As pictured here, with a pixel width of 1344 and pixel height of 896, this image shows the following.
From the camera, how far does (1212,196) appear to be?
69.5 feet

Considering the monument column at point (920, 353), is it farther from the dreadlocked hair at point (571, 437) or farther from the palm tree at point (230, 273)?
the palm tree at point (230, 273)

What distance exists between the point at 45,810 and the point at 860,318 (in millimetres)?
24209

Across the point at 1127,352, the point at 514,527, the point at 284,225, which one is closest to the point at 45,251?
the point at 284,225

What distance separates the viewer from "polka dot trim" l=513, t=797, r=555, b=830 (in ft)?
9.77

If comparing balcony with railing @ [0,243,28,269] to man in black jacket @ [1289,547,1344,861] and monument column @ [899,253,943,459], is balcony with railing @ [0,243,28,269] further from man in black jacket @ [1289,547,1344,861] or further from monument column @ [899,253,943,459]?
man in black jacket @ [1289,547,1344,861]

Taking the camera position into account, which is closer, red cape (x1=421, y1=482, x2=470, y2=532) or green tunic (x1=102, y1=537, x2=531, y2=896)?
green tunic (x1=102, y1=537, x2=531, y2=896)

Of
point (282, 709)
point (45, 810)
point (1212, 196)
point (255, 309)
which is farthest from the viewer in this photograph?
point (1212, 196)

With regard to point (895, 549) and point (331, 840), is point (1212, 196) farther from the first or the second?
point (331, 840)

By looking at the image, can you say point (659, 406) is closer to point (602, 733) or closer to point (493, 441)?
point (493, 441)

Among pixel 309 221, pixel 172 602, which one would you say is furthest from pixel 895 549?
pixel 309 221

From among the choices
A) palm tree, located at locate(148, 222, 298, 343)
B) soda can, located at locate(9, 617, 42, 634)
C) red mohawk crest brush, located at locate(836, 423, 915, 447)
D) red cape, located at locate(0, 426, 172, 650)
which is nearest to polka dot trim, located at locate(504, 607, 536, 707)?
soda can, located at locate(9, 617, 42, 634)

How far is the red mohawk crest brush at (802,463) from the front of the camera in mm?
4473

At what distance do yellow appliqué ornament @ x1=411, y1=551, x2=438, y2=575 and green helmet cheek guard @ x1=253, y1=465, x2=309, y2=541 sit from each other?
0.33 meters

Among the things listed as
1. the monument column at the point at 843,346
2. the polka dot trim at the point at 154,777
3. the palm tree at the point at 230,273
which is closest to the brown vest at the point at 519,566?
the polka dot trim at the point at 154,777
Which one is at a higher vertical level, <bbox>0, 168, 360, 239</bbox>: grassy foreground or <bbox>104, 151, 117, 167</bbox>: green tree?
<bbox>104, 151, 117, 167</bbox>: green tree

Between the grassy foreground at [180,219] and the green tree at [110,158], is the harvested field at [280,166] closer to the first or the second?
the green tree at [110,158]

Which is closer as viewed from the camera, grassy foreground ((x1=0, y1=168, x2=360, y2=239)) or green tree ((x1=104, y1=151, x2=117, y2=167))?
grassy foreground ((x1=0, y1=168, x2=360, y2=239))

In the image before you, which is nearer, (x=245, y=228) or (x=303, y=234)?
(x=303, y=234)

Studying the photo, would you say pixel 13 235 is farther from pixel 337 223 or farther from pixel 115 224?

==========

▶ WHAT THE EXERCISE ASKS
Give the lines from the line with "At what distance" to the end of the entries as a JSON list of strings, one string per line, leaving out blank lines.

▶ RESPONSE TO THIS EXERCISE
[
  "At what distance do yellow appliqué ornament @ x1=411, y1=551, x2=438, y2=575 and green helmet cheek guard @ x1=253, y1=465, x2=309, y2=541 sit from each other?",
  "0.33 meters",
  "Among the things listed as",
  "1. the monument column at the point at 843,346",
  "2. the polka dot trim at the point at 154,777",
  "3. the palm tree at the point at 230,273",
  "which is closest to the brown vest at the point at 519,566?",
  "the polka dot trim at the point at 154,777",
  "Which one is at a higher vertical level, <bbox>0, 168, 360, 239</bbox>: grassy foreground or <bbox>104, 151, 117, 167</bbox>: green tree?",
  "<bbox>104, 151, 117, 167</bbox>: green tree",
  "Between the grassy foreground at [180,219] and the green tree at [110,158], is the harvested field at [280,166] closer to the first or the second?",
  "the green tree at [110,158]",
  "Which is closer as viewed from the camera, grassy foreground ((x1=0, y1=168, x2=360, y2=239)) or green tree ((x1=104, y1=151, x2=117, y2=167))?",
  "grassy foreground ((x1=0, y1=168, x2=360, y2=239))",
  "In the image before you, which is nearer, (x=245, y=228) or (x=303, y=234)?",
  "(x=303, y=234)",
  "Studying the photo, would you say pixel 13 235 is farther from pixel 337 223 or farther from pixel 115 224?"
]